(Scene question records)
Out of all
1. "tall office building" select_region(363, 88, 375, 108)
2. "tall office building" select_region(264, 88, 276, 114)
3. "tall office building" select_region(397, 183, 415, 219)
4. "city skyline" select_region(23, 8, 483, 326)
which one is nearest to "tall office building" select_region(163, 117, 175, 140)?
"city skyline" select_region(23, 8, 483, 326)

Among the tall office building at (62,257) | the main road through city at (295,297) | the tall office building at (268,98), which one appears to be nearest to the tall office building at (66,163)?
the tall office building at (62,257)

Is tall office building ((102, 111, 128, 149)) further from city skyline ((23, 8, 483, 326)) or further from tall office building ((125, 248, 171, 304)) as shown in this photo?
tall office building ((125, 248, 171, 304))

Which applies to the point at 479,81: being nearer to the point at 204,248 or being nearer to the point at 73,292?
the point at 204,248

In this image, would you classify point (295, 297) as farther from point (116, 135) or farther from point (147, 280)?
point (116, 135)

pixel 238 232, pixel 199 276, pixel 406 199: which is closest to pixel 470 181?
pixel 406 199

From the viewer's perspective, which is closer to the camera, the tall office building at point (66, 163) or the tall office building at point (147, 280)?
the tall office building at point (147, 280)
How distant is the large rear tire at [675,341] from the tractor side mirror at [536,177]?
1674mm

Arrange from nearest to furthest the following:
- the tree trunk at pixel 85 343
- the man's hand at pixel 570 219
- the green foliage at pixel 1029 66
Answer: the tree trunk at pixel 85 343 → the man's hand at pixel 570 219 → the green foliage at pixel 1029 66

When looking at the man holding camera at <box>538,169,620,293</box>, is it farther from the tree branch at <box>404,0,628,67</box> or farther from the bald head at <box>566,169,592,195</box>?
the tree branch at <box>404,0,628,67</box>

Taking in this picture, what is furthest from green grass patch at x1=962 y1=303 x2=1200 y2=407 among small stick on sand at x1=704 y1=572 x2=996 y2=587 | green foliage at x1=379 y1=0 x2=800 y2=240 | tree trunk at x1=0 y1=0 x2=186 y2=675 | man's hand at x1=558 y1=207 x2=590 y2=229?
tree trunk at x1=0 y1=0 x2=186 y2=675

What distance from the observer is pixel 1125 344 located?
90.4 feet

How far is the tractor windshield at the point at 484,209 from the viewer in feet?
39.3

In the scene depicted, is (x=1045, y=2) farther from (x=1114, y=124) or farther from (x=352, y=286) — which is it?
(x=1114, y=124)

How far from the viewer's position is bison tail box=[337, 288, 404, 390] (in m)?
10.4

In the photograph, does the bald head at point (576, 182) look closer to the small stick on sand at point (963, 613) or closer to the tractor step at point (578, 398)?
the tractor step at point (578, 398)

§ **Written problem**: Copy the lines above word for word, from the line containing "How distant is" through the line containing "Answer: the tree", including both of those lines.

§ **Result for this exercise**:
How distant is the large rear tire at [675,341] from the tractor side mirror at [536,177]?
1674mm

Arrange from nearest to furthest the following:
- the tree trunk at pixel 85 343
- the man's hand at pixel 570 219
- the green foliage at pixel 1029 66
Answer: the tree trunk at pixel 85 343 → the man's hand at pixel 570 219 → the green foliage at pixel 1029 66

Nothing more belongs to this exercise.